- EXERCISE A -
Answer these about the passage on Stranger Things:
(i) What is the place that underwrites the known world called?
(ii) By what means does the monster gain access to the normal world?
(iii) What does the technocrats' water tank reference?

- EXCERPT PROVIDED -
================================

In Stranger Things, the world we know and love is underwritten by a place called “the upside down” – in which what is normally unseen – the repugnant --is regnant.
In the Upside Down, a yucky carnivorous gelatinous monster feasts on people and impregnates them with its own progeny. What is that yucky gelatinous stuff? It could be anything; or many things …


Racism? Sexism? Homophobia?
What opens the door to it? What lets it in?
In the show, the monster gains access to the normal world by dint of the rogue and irresponsible science of government technocrats whose ambition knows no bounds and who do not hesitate to engage in torture to get what they want. And then of course they get more than what they want. Things go awry, as Mary Shelley could have told them they would.
   The gelatinous monster lives down below the earth on which we walk, lurking there, normally unseen and unsuspected. But the divide between our world and the monster’s is breached, and the gelatinous monster breaks in, grabbing people, eating and impregnating them. This keeps happening because of technocrats who think they know what they are doing and, confident they are right, are arrogant in their use of power and surveillance, willing even to torture to achieve their aims. They use a water tank that references water boarding. The screams of the child whose telekinetic powers they want to harness will not be easily forgotten by those who watch the show.

================================

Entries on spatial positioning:
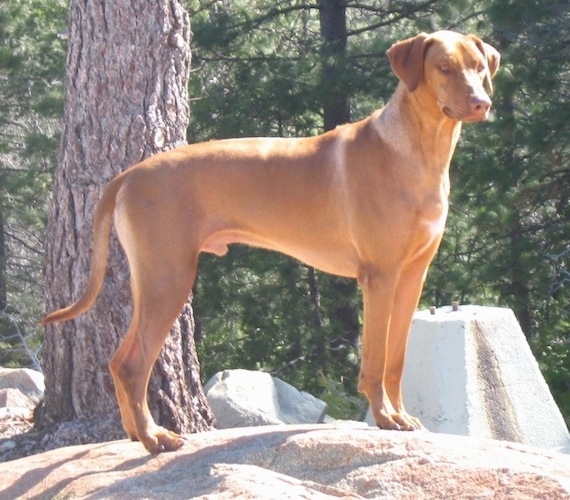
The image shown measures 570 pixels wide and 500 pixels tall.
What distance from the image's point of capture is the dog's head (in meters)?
5.14

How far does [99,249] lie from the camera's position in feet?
18.9

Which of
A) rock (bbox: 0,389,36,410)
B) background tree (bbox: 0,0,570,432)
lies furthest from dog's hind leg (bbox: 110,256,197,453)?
background tree (bbox: 0,0,570,432)

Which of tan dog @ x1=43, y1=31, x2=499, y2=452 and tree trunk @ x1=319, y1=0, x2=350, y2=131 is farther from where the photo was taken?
tree trunk @ x1=319, y1=0, x2=350, y2=131

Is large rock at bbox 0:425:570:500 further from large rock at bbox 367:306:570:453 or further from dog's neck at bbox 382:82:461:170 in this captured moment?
large rock at bbox 367:306:570:453

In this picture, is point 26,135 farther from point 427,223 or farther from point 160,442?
point 427,223

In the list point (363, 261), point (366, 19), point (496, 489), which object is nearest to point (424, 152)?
point (363, 261)

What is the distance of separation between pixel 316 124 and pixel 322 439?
11.5 meters

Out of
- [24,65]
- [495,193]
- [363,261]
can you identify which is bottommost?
[363,261]

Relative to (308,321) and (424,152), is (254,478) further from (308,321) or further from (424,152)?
(308,321)

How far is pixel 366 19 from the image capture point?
16875 millimetres

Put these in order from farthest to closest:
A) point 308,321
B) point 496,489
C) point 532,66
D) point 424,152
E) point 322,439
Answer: point 308,321, point 532,66, point 424,152, point 322,439, point 496,489

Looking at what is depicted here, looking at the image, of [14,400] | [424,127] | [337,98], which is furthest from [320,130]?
[424,127]

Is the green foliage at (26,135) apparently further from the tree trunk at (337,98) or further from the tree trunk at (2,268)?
the tree trunk at (337,98)

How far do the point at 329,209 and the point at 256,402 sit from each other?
320 centimetres
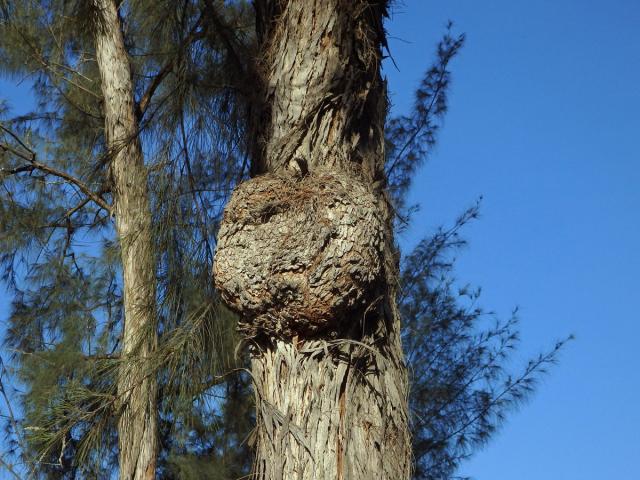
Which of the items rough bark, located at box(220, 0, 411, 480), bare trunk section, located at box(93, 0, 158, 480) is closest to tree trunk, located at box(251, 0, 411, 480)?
rough bark, located at box(220, 0, 411, 480)

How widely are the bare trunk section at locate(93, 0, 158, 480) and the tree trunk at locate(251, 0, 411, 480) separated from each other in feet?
3.71

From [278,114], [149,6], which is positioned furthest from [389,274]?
[149,6]

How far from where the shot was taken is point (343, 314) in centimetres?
275

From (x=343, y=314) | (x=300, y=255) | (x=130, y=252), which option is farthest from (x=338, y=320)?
(x=130, y=252)

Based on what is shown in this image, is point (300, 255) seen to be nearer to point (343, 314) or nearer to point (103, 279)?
point (343, 314)

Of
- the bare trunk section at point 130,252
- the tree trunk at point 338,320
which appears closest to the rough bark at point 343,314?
the tree trunk at point 338,320

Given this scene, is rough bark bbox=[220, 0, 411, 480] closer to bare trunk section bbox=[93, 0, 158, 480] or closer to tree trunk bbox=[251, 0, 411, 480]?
tree trunk bbox=[251, 0, 411, 480]

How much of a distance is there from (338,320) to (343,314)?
3cm

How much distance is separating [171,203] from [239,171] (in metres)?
0.41

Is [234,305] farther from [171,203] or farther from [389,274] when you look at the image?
[171,203]

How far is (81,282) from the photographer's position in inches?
304

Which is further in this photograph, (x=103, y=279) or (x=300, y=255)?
(x=103, y=279)

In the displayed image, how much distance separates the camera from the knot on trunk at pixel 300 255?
269 cm

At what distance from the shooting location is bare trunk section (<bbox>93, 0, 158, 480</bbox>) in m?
4.01
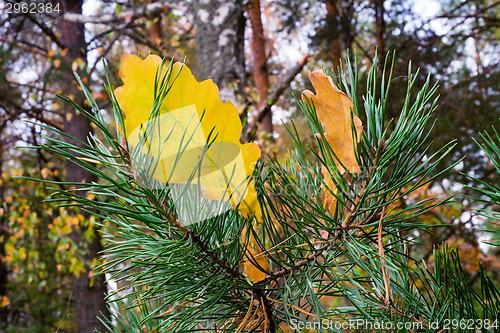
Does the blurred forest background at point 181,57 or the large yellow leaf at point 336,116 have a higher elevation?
the blurred forest background at point 181,57

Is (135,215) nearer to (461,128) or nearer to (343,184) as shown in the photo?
(343,184)

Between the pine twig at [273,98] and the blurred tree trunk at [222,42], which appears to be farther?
the pine twig at [273,98]

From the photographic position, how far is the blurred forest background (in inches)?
48.1

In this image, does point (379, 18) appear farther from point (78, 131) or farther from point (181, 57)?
point (78, 131)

================================

- EXERCISE B -
Print the stretch of the records from their start through the line containing "11.5 meters", both ends included, leaving the pictures out.

- CORRECT RESPONSE A -
(i) The upside down.
(ii) By dint of the rogue and irresponsible science of government technocrats.
(iii) Water boarding.

- CORRECT RESPONSE B -
The image shown measures 570 pixels wide and 500 pixels tall.
What distance from the image's point of capture is the dog's head (in meters)?
5.14

How far does [99,249] lie from the camera's position in feet?
18.9

Which of
A) rock (bbox: 0,389,36,410)
B) background tree (bbox: 0,0,570,432)
lies furthest from dog's hind leg (bbox: 110,256,197,453)?
background tree (bbox: 0,0,570,432)

Which of tan dog @ x1=43, y1=31, x2=499, y2=452 and tree trunk @ x1=319, y1=0, x2=350, y2=131 is farther from where the photo was taken?
tree trunk @ x1=319, y1=0, x2=350, y2=131

Is large rock at bbox 0:425:570:500 further from large rock at bbox 367:306:570:453 or further from dog's neck at bbox 382:82:461:170 in this captured moment?
large rock at bbox 367:306:570:453

In this picture, is point 26,135 farther from point 427,223 or farther from point 160,442?
point 427,223

In the list point (363, 261), point (366, 19), point (496, 489), which object is nearest to point (424, 152)?
point (363, 261)

What is the distance of separation between pixel 316 124 and pixel 322 439?
11.5 meters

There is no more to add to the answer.